- **TEXT UNDER STUDY**
---
There should only be one guy using your chimney this Christmas. Here’s how to keep your gifts from ending up in the wrong hands this festive season.
Despite the nation’s cost of living woes, it doesn’t look like much is going to deter Australians from having a gift-happy Christmas. Australians are forecast to spend $63.9 billion in the pre-Christmas sales period (November 14 – December 24), which is a 3% increase on last year. That’s a lot of goods making their way to a lot of Aussie homes - which might mean a lot of money sitting under the Christmas tree this year.
While the latest figures from the Australian Bureau of Statistics (ABS) show that break-ins have decreased by 2.4% in the period Feb 2021 - Feb 2022 compared to the same period the previous year, 113,000 households still had something stolen and 79,600 had property damaged. It’s never been more important to think about not only how to protect your home, but how to protect those presents that you have spent so much time and effort choosing.
We’ve assembled a few simple tips to keep your gifts safe, and ensure the only one entering your home in the middle of the night is Saint Nick (he’s been doing it for years).
Christmas Gifts Safety Checklist
Keep presents out of sight. While few thieves will window-shop at your residence before making their way in, piles of boxes, stockings and sacks visible from the street may give them a pretty good idea of what’s going on. Your best bet is to keep gifts out of view, or hidden away until Christmas.
---
- **PROMPT 1**
In the article on keeping Christmas gifts safe, how much are Australians forecast to spend in the pre-Christmas sales period?
- **PROMPT 2**
Please decide whether each statement agrees with the article on keeping Christmas gifts safe, answering yes or no and quoting the deciding words: (a) Break-ins rose by 2.4% from Feb 2021 to Feb 2022. (b) The pre-Christmas sales period runs from November 14 to December 24. (c) 79,600 households had something stolen.
- **PROMPT 3**
Resume the article on keeping Christmas gifts safe with further checklist tips, starting after its last sentence.
---
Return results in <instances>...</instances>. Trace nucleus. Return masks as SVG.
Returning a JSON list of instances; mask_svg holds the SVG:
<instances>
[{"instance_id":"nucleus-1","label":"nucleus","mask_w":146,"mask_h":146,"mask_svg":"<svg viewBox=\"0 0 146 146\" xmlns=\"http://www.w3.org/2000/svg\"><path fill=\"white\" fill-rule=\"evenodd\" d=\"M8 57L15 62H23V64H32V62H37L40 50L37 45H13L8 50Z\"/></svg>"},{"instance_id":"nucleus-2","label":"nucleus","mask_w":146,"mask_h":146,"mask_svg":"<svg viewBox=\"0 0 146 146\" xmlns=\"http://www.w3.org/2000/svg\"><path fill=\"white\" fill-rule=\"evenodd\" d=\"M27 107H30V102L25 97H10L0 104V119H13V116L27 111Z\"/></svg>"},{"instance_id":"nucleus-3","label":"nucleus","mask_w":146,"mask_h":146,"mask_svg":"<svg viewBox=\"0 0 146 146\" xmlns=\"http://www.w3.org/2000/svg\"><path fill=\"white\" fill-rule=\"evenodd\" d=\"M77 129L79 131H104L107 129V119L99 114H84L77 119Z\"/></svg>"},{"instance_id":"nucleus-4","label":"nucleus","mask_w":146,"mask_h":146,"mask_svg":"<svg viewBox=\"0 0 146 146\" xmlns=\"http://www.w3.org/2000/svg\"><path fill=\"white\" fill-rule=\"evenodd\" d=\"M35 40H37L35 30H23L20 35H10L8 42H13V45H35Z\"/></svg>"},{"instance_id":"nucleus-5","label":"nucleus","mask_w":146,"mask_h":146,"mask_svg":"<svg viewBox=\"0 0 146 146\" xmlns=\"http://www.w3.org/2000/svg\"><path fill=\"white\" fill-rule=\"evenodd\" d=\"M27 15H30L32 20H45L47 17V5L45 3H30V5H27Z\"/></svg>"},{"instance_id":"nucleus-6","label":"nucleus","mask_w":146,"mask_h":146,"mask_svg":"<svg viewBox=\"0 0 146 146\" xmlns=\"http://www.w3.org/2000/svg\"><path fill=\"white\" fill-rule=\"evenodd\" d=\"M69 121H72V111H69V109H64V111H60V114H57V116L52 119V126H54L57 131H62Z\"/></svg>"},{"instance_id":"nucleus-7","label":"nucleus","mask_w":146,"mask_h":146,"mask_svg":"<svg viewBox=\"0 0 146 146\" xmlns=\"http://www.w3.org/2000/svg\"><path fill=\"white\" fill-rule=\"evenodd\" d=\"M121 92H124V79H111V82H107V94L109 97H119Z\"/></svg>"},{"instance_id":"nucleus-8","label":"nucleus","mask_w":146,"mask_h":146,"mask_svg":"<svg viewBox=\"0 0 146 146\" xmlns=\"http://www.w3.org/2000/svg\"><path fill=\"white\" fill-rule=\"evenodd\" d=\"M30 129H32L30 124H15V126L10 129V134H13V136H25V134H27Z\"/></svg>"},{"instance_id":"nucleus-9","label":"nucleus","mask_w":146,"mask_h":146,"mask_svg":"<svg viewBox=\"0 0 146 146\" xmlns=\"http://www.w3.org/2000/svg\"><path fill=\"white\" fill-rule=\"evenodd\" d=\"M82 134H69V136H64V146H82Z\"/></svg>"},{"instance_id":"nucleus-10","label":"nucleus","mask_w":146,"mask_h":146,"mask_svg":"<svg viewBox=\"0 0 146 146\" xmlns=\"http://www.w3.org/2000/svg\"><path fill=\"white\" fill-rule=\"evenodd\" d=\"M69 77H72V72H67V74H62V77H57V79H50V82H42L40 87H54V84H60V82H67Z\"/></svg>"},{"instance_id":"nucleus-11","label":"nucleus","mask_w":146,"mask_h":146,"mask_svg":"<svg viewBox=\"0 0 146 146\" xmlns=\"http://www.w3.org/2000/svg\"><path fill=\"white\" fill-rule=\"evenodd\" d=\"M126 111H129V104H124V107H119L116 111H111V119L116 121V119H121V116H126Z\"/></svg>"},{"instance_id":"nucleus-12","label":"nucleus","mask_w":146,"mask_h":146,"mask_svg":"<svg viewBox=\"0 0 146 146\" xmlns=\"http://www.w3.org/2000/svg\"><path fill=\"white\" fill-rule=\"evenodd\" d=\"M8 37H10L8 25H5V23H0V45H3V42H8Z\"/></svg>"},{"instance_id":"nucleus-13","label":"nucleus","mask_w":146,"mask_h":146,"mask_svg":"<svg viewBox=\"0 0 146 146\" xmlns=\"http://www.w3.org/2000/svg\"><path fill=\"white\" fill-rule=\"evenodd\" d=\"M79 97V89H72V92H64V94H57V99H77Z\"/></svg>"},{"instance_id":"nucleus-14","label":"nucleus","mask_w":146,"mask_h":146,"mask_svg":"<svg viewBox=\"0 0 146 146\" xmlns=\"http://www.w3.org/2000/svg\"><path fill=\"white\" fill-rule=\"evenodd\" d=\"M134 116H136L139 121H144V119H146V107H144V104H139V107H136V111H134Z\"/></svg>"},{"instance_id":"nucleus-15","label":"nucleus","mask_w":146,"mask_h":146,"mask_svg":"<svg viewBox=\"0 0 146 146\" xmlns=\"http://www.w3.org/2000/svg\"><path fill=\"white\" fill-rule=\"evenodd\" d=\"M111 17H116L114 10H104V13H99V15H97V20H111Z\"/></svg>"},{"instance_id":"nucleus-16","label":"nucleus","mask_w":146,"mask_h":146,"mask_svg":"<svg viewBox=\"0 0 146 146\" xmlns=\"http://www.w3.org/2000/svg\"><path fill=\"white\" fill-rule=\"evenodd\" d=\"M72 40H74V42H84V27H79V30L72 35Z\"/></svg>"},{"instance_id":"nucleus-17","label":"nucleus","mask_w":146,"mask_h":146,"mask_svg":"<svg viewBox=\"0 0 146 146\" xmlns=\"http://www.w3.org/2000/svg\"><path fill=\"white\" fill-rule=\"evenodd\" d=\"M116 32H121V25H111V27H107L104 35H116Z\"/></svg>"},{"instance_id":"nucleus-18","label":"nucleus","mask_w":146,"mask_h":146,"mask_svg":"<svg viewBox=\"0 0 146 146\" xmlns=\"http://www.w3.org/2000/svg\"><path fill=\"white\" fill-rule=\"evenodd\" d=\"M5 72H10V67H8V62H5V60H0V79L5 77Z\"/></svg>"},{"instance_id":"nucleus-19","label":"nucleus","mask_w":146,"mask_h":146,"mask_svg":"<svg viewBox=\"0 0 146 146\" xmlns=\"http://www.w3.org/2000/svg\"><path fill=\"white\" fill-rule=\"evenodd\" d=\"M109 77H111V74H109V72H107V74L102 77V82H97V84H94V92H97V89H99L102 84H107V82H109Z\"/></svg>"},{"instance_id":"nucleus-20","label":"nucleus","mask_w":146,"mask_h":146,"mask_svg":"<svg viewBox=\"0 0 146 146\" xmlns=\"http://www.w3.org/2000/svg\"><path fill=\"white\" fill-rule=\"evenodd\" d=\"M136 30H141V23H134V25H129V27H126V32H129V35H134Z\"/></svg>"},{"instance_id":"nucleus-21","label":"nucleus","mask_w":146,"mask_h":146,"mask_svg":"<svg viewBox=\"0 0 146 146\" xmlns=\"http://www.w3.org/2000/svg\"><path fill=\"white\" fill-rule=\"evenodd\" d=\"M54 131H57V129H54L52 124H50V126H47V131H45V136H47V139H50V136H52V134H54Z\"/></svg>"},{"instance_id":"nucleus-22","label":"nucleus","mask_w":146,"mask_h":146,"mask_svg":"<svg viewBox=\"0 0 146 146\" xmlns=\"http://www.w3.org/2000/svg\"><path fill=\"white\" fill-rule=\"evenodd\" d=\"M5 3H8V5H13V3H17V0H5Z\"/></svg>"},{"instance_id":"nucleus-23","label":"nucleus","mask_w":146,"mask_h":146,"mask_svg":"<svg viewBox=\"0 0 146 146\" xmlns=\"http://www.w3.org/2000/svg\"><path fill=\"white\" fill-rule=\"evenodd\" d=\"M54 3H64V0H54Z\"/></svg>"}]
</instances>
---
- **FINAL ANSWER 1**
$63.9 billion.

- **FINAL ANSWER 2**
(a) No: "break-ins have decreased by 2.4% in the period Feb 2021 - Feb 2022 compared to the same period the previous year"
(b) Yes: "the pre-Christmas sales period (November 14 – December 24)"
(c) No: "113,000 households still had something stolen and 79,600 had property damaged"

- **FINAL ANSWER 3**
Break down any boxes. Got an Apple iMac box sitting on the curb? Hmm, not an amazing message to send prospective burglars. Take a few extra minutes to break down boxes that housed big-ticket items and put them in the recycling bin rather than leaving them on full display.
Create mockupancy if you go away. As in, simulate what it looks like when you’re home. For example, you could consider using light automation to give people the impression that someone is at home by setting up lights to go on and off at certain times. Additionally, if you’re away for a while, ask a neighbour to pick up your mail and deliveries, so they don’t pile up for the world to see.
Install smart home technology. From smart door locks to security cameras and fingerprint scanners, there are so many ways you can keep your home safe and stay ahead of the trend. With smart home monitoring that uses sensor technology, like the sensors we offer our customers, you can be alerted to movement, water leaks, sounding alarms and temperature changes that occur within range of where the sensors are placed.
Keep the goods off social media. While ‘unboxing’ Instagram-worthy gifts is popular on social media, it’s best not to part-take in showing off what you’re wrapping, or receiving. Burglars don’t walk around in balaclavas hoping you’re not going to be home - they’re smart, and can use social media to target potentially empty homes and expensive items. If you're planning to go away or be out of the house, be wary of what you post. Set your social media accounts to private and don’t accept requests or messages from strangers.
Be proactive. If you have, or are planning on taking out contents insurance, it’s helpful to keep a list of the presents you buy and what they are worth. Though keep in mind not all gifts will be covered. Gifts have a claimable limit of $1000, and some specific items may have individual items that also have limits.
Take photos and document serial numbers and receipts so you have the details if you need them when making a claim. This way, you will be able to determine what it may cost to replace them, and you can consider updating your contents insurance accordingly.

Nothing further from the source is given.